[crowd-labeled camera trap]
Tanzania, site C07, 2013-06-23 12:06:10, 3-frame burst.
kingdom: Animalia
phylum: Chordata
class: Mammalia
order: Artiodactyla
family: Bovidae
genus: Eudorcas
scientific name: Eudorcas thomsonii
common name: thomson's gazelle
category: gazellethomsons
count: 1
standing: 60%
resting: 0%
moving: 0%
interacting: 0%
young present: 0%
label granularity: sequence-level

──────────

■ **TASK GOAL**
The range begins at the line containing "family: Bovidae" and ends at the last line of the entries; reproduce it exactly.

■ **REPLY TO THE TASK**
family: Bovidae
genus: Eudorcas
scientific name: Eudorcas thomsonii
common name: thomson's gazelle
category: gazellethomsons
count: 1
standing: 60%
resting: 0%
moving: 0%
interacting: 0%
young present: 0%
label granularity: sequence-level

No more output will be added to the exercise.